**PROMPT**
Lay out the text of the items below as a numbered list, skipping any blank lines and leaving the pictures out.

Brief descriptive text snippets
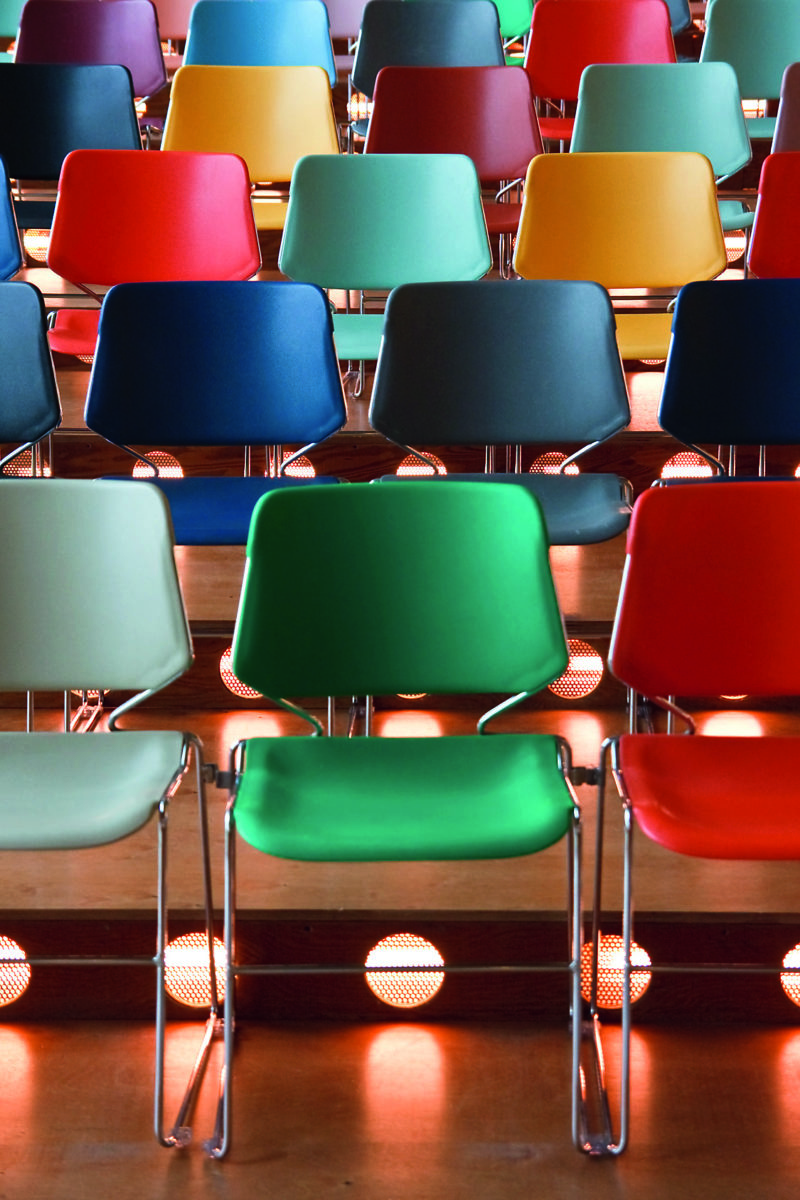 bunte Stühle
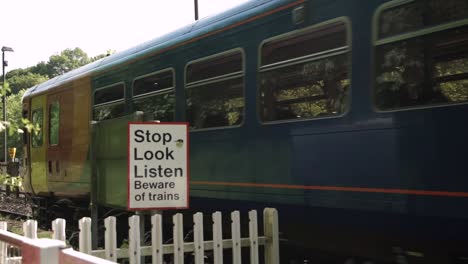 Carro-Delantero-Del-Tren-De-East-Midlands-Pasando-Por-La-Estación-De-Salida-Y-Señal-De-Advertencia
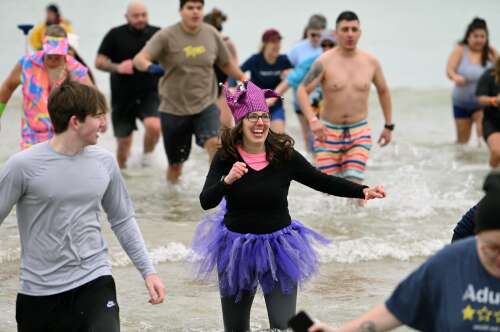 Waukegan Polar Bear Plunge marks 25 years of helping Special Recreation athletes - Vimarsana News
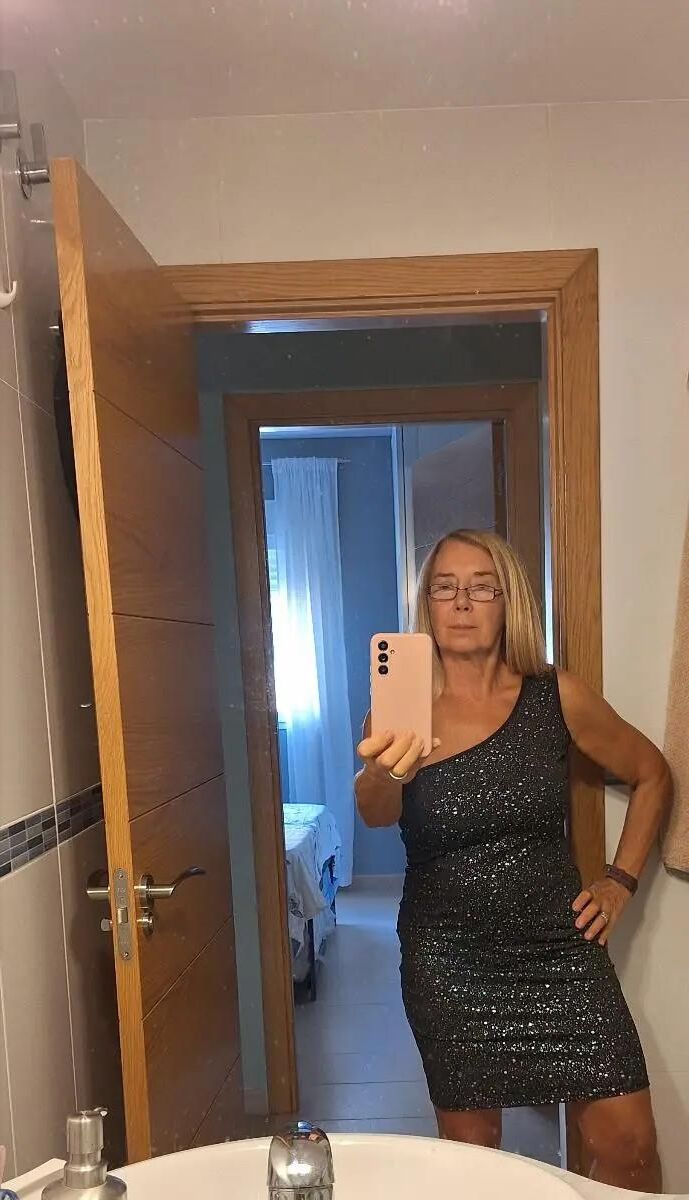 sexy mature gilf slut 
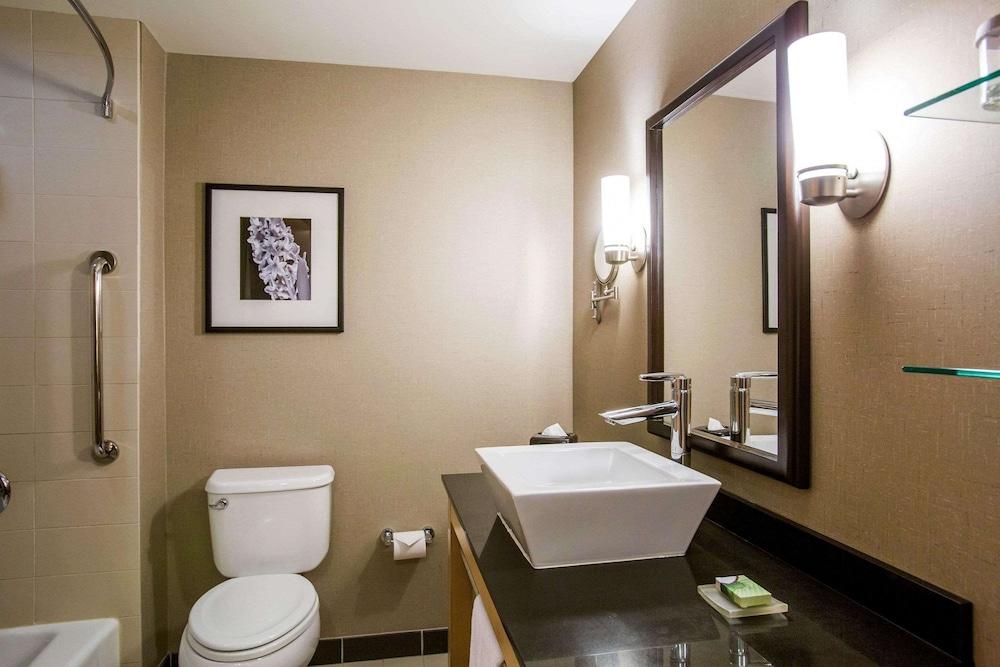 Cambria Hotel Rapid City near Mount Rushmore photo 11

**SOLUTION TO THE PROBLEM**
1.  bunte Stühle
2.  Carro-Delantero-Del-Tren-De-East-Midlands-Pasando-Por-La-Estación-De-Salida-Y-Señal-De-Advertencia
3.  Waukegan Polar Bear Plunge marks 25 years of helping Special Recreation athletes - Vimarsana News
4.  sexy mature gilf slut 
5.  Cambria Hotel Rapid City near Mount Rushmore photo 11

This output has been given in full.